AUFGABEN -
(a) Stimmen die folgenden Aussagen mit dem Text zum Gastspiel überein? Antworte jeweils mit Ja oder Nein und zitiere die entscheidenden Worte wörtlich.
(i) Das Gastspiel fand im Theatersaal der Volksbühne Aschau statt.
(ii) Doris arbeitet als Verkäuferin in einem Kaufhaus.
(iii) Der Roman spielt zwischen 1931/32.
(b) Fasse den Text zum Gastspiel in zwei Sätzen zusammen.
(c) Wiederhole den Text zum Gastspiel wörtlich ab „Im Theatersaal der“ bis einschließlich „von Irmgard Keun)“.

TEXT -
________________________________________

Das kunstseidene Mädchen
 

Im Theatersaal der Volksbühne Aschau fand am 14.7.2006 ein Gastspiel des Stummer Schrei statt. Christine Stallbaumer stand als Doris, die in der Großstadt Berlin ihr Glück suchen will, auf unserer kleinen Bühne. (Das kunstseidene Mädchen von Irmgard Keun)

Zum Inhalt:
Irmgard Keuns Roman „Das kunstseidene Mädchen“ schildert in Tagebuchform ein knappes Jahr aus dem Leben einer jungen Frau. Der Roman ist als Entwicklungsroman aufgebaut und spielt zwischen 1931/32. Doris, 18 Jahre jung, ist Sekretärin in einem Anwaltsbüro und mit ihrem Leben und ihren Aussichten unzufrieden. Sie möchte ihrem kleinbürgerlichen Milieu entkommen und beschließt „ein Glanz“ zu werden. So flieht sie mit dem gestohlenen Pelzmantel und einem Kopf voller Illusionen nach Berlin. Sie kommt aus der faden Provinz in die glänzende Metropole.... So hat sich Doris ihr Leben vorgestellt. Doch am Ende ist sie weiter unten als je zuvor.
"Ich möchte ein Glanz sein. Wollen Sie wissen, was ein Glanz ist? Ein Glanz ist - also es gibt Mädchen, die sind ganz eklig hässlich und können doch ein Glanz werden. Aber besser ist es schon, wenn man nicht wie ein totes Skelett aussieht. Und ich werde ein Glanz. Weil nämlich ein Glanz sein ist das Großartigste, was es gibt. Ich heiße somit Doris und bin getauft und christlich und geboren. Wir leben im Jahre 1931. Und ich bin ein Mädchen von achtzehn und auch sonst auf der Höhe und tippe in einem Büro Briefe..."

Neben Christine Stallbaumer brillierten auch unsere Licht- und Tontechniker Reinhard Gruber, Christoph Kröll und Sebastian Keiler. Bravo Jungs!

________________________________________

EINGABEDATEN -

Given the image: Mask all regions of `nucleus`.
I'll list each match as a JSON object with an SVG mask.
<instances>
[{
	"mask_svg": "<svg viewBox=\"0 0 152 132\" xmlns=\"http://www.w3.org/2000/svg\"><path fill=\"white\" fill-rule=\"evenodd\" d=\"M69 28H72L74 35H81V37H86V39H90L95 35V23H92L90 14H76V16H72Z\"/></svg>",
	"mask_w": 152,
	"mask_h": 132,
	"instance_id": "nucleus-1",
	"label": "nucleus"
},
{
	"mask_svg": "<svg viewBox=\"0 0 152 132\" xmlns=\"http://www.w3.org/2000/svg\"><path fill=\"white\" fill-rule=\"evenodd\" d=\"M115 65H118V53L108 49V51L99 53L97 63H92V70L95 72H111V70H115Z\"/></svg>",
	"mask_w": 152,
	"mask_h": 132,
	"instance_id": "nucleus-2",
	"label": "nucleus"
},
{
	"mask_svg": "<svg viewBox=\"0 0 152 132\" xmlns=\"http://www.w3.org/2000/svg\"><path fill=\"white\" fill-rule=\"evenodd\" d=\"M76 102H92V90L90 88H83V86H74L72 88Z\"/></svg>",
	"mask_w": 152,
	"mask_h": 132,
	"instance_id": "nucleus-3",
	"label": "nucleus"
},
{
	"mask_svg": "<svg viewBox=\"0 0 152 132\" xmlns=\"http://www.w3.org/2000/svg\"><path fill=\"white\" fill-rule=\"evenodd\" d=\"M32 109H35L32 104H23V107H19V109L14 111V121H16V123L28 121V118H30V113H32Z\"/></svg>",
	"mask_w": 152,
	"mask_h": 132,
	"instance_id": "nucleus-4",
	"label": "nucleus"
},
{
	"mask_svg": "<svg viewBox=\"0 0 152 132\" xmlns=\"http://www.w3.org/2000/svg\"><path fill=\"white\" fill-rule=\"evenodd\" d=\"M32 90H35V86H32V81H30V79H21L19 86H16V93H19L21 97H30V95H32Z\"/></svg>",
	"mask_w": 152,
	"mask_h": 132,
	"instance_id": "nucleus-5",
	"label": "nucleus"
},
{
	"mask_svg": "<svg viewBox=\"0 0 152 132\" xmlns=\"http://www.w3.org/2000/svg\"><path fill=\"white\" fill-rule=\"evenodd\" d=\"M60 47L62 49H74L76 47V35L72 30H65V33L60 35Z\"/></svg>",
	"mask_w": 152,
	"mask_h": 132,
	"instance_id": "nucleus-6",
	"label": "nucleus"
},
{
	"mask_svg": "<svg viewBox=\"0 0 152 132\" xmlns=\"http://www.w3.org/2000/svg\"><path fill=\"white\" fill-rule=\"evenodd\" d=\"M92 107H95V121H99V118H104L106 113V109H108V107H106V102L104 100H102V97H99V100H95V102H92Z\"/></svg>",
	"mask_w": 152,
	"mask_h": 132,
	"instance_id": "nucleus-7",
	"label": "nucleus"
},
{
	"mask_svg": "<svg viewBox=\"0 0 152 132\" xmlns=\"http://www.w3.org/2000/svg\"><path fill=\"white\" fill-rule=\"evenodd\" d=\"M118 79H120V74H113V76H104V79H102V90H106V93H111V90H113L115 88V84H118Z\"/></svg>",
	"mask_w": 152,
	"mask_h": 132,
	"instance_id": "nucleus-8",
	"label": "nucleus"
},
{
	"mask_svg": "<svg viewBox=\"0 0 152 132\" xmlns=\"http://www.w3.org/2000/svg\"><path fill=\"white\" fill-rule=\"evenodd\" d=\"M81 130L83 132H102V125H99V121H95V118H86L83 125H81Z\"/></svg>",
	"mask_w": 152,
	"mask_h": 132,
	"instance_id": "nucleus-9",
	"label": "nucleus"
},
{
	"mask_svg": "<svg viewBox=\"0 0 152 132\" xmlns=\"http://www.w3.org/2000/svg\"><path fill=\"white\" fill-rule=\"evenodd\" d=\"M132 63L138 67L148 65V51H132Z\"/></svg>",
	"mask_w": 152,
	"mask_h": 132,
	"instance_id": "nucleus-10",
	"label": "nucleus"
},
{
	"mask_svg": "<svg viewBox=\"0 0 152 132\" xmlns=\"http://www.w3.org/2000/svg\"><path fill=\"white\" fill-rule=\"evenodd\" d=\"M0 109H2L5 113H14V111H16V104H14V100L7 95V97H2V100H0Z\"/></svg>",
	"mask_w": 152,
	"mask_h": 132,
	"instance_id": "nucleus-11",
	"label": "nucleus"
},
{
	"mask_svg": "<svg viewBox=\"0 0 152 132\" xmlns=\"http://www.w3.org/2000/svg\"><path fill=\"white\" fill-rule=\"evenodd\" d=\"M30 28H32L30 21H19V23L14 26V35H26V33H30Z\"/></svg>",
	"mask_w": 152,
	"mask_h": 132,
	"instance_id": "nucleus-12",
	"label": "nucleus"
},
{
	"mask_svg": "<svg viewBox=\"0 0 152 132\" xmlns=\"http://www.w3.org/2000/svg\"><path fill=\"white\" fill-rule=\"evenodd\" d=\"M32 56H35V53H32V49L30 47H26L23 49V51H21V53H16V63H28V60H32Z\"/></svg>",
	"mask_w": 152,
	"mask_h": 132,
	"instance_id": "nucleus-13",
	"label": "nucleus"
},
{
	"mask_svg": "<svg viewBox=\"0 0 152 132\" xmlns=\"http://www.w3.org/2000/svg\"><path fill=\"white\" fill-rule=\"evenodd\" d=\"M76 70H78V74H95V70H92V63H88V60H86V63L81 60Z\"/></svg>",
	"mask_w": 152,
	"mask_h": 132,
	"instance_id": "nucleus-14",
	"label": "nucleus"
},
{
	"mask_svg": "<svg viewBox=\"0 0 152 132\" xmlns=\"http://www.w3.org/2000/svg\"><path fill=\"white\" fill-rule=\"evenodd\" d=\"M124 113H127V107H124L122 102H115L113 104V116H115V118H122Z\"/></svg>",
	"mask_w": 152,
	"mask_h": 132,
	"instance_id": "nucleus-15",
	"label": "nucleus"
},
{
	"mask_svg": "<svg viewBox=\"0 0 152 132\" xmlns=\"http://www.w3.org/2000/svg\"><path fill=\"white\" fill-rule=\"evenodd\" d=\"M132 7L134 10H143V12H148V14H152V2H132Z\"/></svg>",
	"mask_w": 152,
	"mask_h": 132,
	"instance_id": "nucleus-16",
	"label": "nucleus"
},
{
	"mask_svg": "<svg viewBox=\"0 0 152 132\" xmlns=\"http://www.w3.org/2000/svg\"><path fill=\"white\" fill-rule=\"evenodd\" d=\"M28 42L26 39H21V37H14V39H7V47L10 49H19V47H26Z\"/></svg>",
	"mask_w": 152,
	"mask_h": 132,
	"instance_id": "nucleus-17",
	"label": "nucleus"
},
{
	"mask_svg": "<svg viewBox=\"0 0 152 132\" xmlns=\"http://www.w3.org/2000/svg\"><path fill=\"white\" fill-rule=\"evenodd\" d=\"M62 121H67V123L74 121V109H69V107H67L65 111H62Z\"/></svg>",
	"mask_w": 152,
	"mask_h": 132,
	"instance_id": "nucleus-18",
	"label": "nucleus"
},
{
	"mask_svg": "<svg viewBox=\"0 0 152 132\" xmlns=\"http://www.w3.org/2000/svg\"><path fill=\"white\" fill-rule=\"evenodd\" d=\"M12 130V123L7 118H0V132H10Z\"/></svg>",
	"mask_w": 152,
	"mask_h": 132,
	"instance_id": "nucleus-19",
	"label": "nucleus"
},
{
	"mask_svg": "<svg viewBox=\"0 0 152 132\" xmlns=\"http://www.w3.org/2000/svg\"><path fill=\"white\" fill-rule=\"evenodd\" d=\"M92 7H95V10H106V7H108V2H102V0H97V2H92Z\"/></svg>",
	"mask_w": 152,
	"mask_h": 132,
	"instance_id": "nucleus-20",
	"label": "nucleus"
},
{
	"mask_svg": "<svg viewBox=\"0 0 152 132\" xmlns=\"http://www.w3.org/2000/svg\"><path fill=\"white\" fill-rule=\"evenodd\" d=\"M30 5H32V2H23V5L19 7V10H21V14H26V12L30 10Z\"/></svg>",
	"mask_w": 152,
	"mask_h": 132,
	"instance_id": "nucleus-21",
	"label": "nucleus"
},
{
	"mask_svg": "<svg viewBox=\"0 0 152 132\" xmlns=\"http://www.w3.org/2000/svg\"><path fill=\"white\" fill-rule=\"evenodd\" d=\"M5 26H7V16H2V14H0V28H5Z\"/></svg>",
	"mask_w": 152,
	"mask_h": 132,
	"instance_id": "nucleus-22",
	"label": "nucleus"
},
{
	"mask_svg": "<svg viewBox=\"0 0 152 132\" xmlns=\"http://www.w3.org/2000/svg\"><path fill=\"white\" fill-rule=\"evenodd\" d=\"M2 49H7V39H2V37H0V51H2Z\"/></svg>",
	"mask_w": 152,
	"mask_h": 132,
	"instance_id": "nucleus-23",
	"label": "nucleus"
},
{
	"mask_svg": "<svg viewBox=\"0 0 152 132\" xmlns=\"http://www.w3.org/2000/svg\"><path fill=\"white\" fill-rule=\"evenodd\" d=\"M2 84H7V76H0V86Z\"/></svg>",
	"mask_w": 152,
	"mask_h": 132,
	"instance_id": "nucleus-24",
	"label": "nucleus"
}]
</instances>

________________________________________

LÖSUNGEN -
(a)
(i) Ja: „Im Theatersaal der Volksbühne Aschau fand am 14.7.2006 ein Gastspiel des Stummer Schrei statt.“
(ii) Nein: „ist Sekretärin in einem Anwaltsbüro“
(iii) Ja: „spielt zwischen 1931/32“

(b) Am 14.7.2006 fand im Theatersaal der Volksbühne Aschau ein Gastspiel des Stummer Schrei statt, bei dem Christine Stallbaumer die Doris aus Irmgard Keuns Roman „Das kunstseidene Mädchen“ spielte. Der Roman schildert in Tagebuchform, wie die 18-jährige Sekretärin Doris nach Berlin flieht, um „ein Glanz“ zu werden, und am Ende weiter unten ist als je zuvor.

(c)
Im Theatersaal der Volksbühne Aschau fand am 14.7.2006 ein Gastspiel des Stummer Schrei statt. Christine Stallbaumer stand als Doris, die in der Großstadt Berlin ihr Glück suchen will, auf unserer kleinen Bühne. (Das kunstseidene Mädchen von Irmgard Keun)